The goal of this project is to make these powerful image analysis tools accessible to a broad range of non-experts, to bring them to practitioners in arts related fileds with little or no computer science background.

We plan to implement the broad range of image analysis algorithms currently employed in the visual stylometry literature (e.g., Discrete Tonal Measure and Standard Deviation as above). The resulting tool will include detailed descriptions explaining what these tools do in language accessible to non-mathematicians. Descriptions will include components describing how art historians and computer scientists have used these image analysis tools in practice and instructions for constructing one's own image analysis tool by connecting elements within a workflow to form a complete program that will analyze their own data collections.

Workflows are a way to represent complex programs as small, graphical boxes which can be linked together to make it easier to carry out complex analyses using machine learning algorithms. Historians can simply point-and-click with a mouse to manipulate these graphical boxes without needing to know the implementation details of the underlying machine learning algorithms.

Examples of additional workflows: The workflow on the left analyzes text and image data in posts made on community ad sites. The workflow on the right analyzes the topics in thousands of answers posted on the scientific website, The Madsci Network. Both workflows are composed of graphical boxes that encapsulate complex machine learning algorithms (e.g., the box entitled TrainTopics in the workflow on the right represents a Latent Dirichlet Allocation topic model).
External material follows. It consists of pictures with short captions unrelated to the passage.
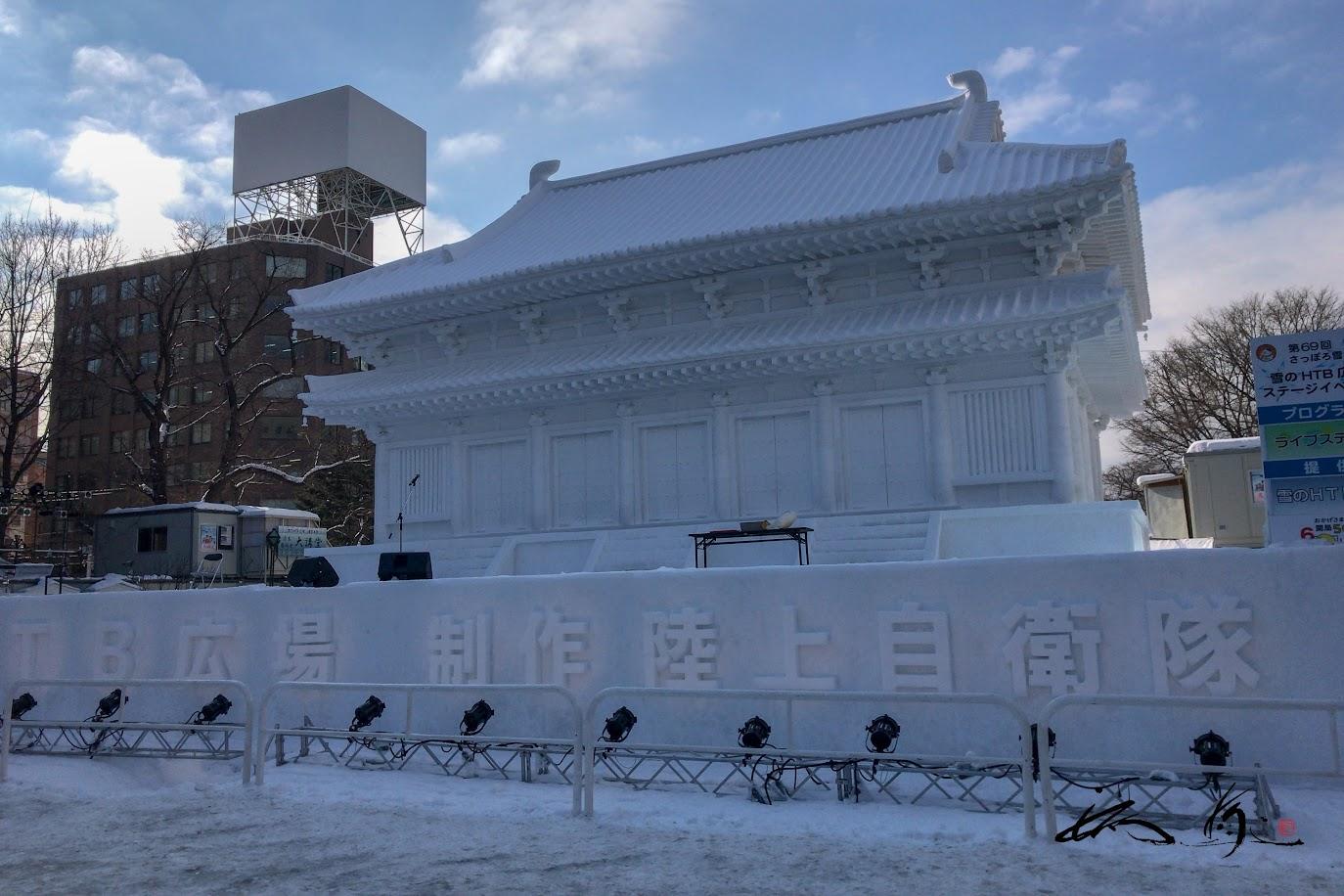 奈良・薬師寺 大講堂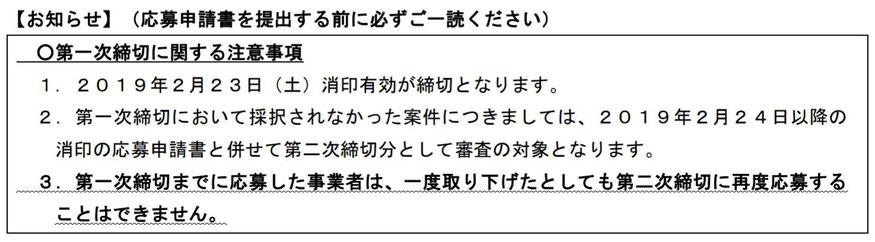 第一次締切に関する注意事項(お知らせ) ※公募要領(参考版)から抜粋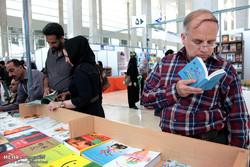 تہران میں کتاب کی 30 ویں عالمی نمائشگاہ کا ساتواں دن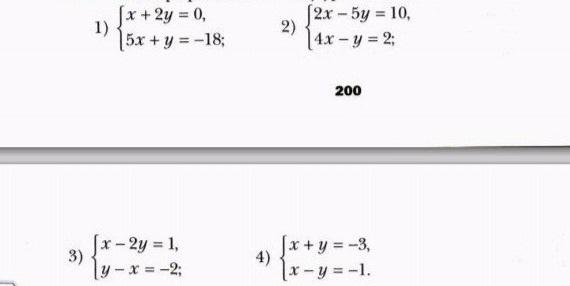 Решите графически систему уравнений?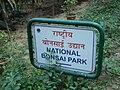 Lodhi Garden - Board of Bonsai Park.jpg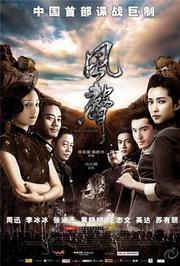 风声(2009)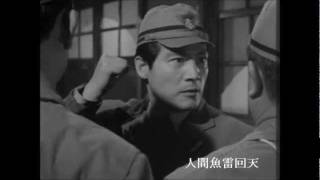 """映画に描かれた """"海軍予備学生"""" 其ノ六 「人間魚雷回天」"""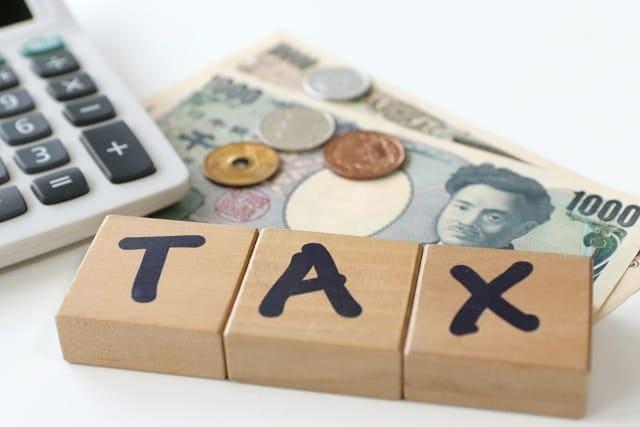 税金 お金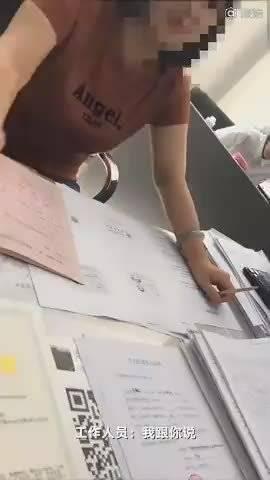 网曝吉林市某银行不开通ETC不给办房贷?柜员:那你换个银行吧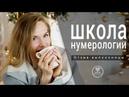 Женя ты просто ОГОНЬ Отзыв Евгении Кедровских о школе нумерологии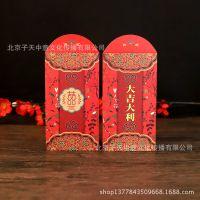 婚庆用品 喜庆红包利是封 百元千元加厚印花硬质红包 喜字红包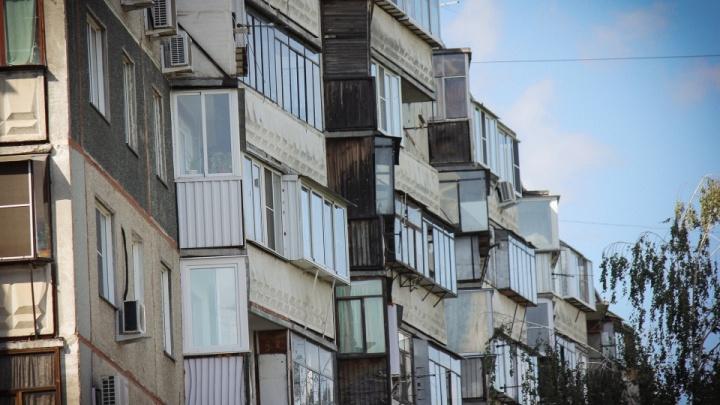 Исследование: зауральцам приходится копить на квартиру значительно дольше соседей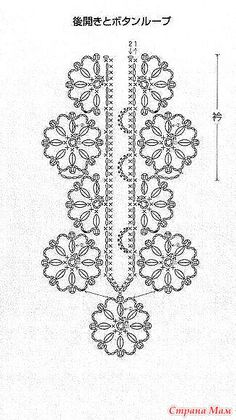 How to Crochet a Bodycon Dress/Top Col Crochet, Crochet Collar Pattern, Crochet Bracelet Pattern, Crochet Lace Edging, Crochet Flower Tutorial, Crochet Cap, Crochet Instructions, Irish Crochet, Crochet Stitches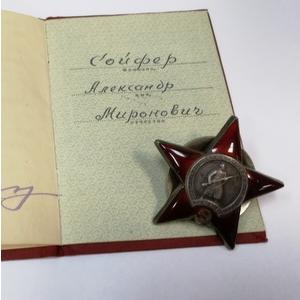 Виктор Сойфер передал памятную награду своего отца в музей военного учебного центра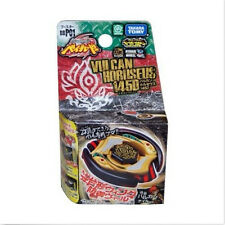 TAKARA TOMY Beyblade Metal Fight BBP 01 VULCAN HORUSEUS 145D Limited Edition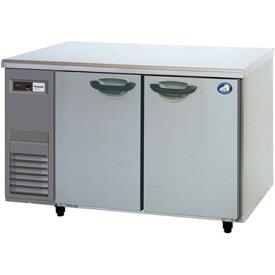 【新品・送料無料・代引不可】パナソニック 業務用 横型冷蔵庫 SUR-K1261SA W1200×D600×H800(mm)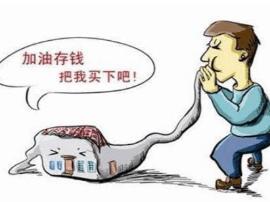 【焦点】月薪五千元买房 低薪阶层无资格谈买房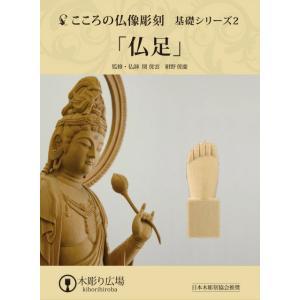 こころの仏像彫刻 基礎シリーズ2 仏足 DVD+材料2本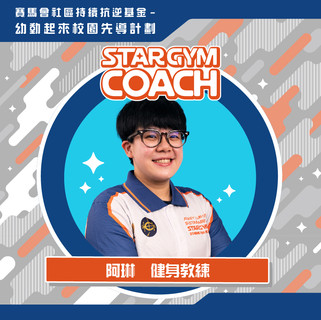 STARGYM_Coach 2104a-41.jpg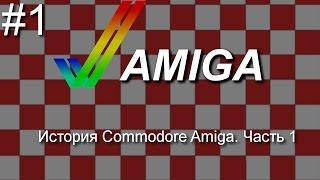 История Commodore Amiga.  Часть 1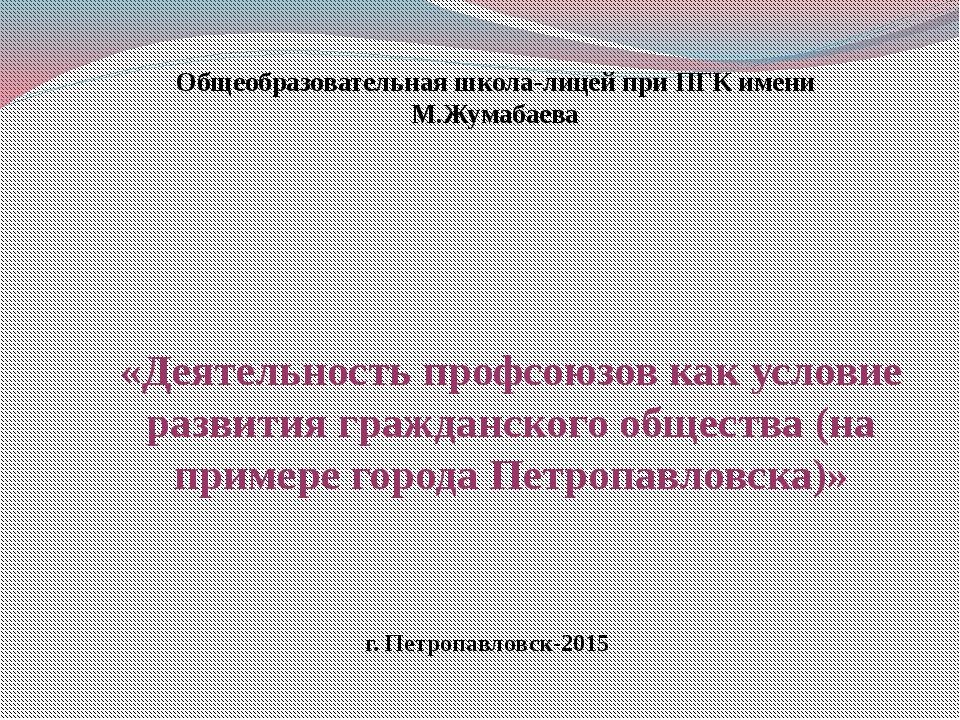«Деятельность профсоюзов как условие развития гражданского общества (на приме...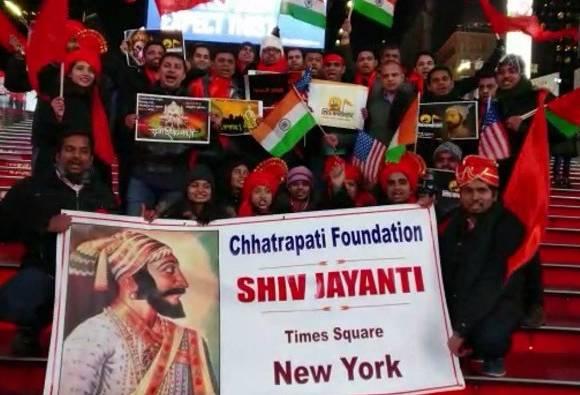 shivjayanti celebration at times square new York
Technical Information: scientific workflows capture an end-to-end analysis composed of individual analytic steps as a dependency graph that indicates dataflow links as well as control flow links among steps. They represent complex applications as a dependency network of individual computations linked through control or data flow. Scientific workflows have been widely used to create reproducible and reusable research in fields such as Genomics, ChemInformatics, GeoInformatics, Astronomy, and Text Analytics.

The particular workflow infrastructure we use is Wings, which has three key features that make workflows accessible to humanities researchers: a simple dataflow structure, a simple web interface, and the ability to publish workflows as web objects. This framework provides a common, structured mechanism to compose algorithms and methods for analysis that is easily extensible to incorporate new algorithms and methods and to process additional types of data.